次の項目をすべて、一字一句変えずに書き写しなさい。ただし、画像は含めないこと。

* 一覧

——————

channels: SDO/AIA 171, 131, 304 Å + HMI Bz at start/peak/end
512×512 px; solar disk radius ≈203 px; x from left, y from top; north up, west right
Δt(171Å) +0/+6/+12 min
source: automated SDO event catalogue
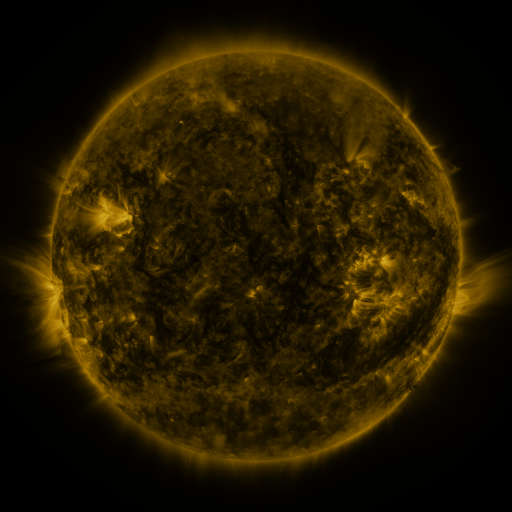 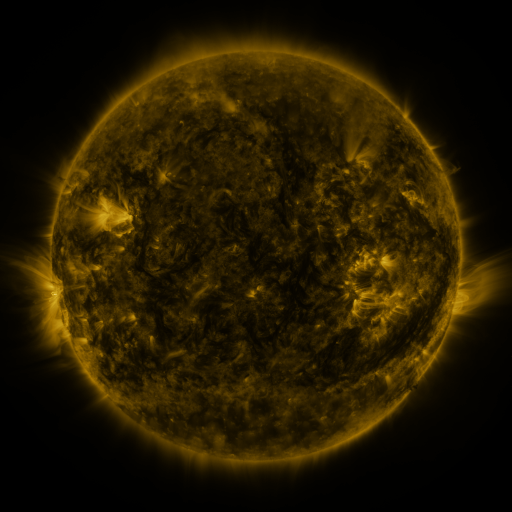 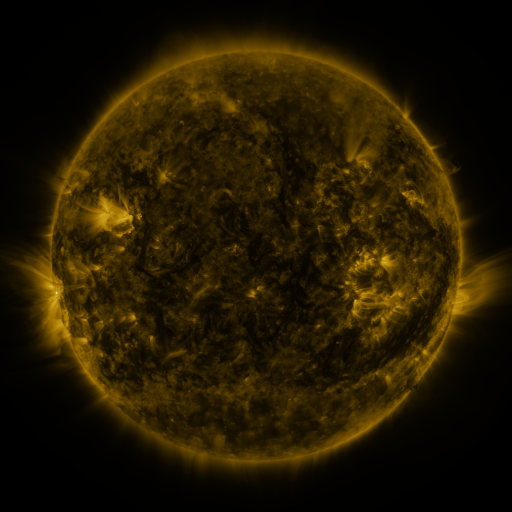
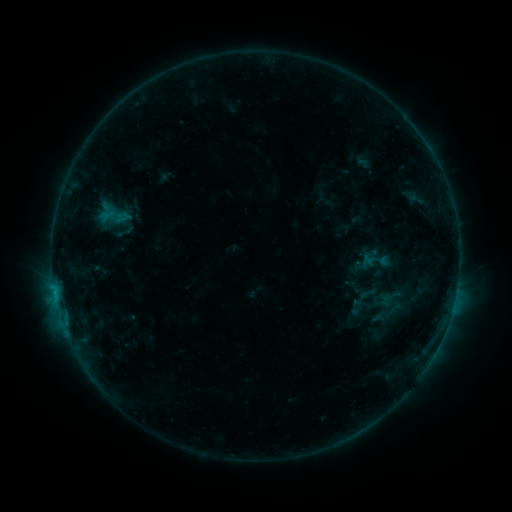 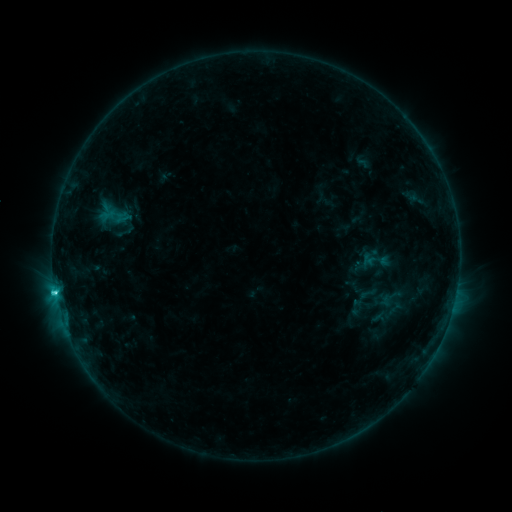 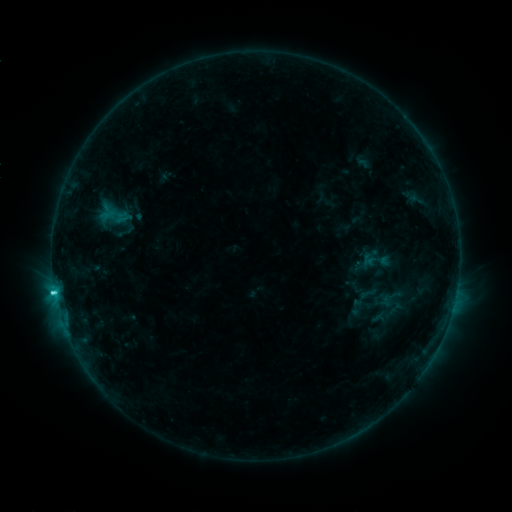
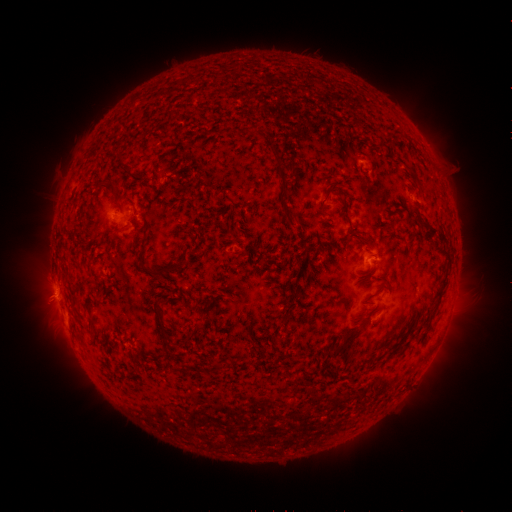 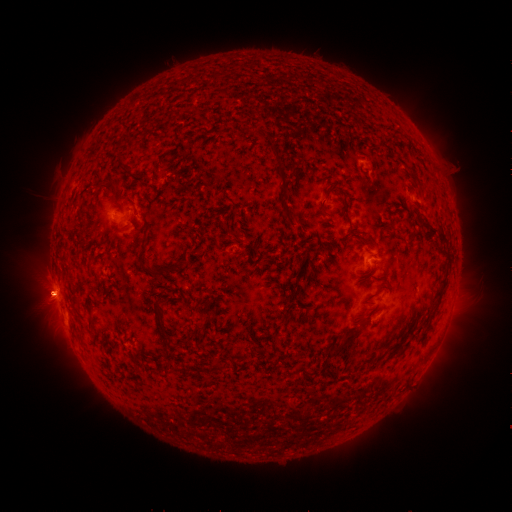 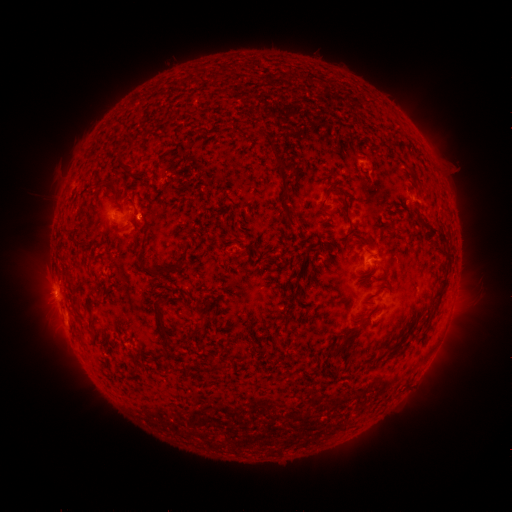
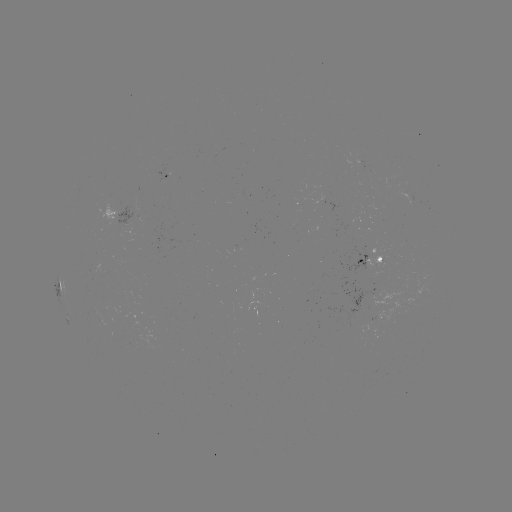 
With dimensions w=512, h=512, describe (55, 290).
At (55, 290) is C2.1 flare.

——————

* 解答例
channels: SDO/AIA 171, 131, 304 Å + HMI Bz at start/peak/end
512×512 px; solar disk radius ≈203 px; x from left, y from top; north up, west right
Δt(171Å) +0/+6/+12 min
source: automated SDO event catalogue
With dimensions w=512, h=512, describe (55, 290).
At (55, 290) is C2.1 flare.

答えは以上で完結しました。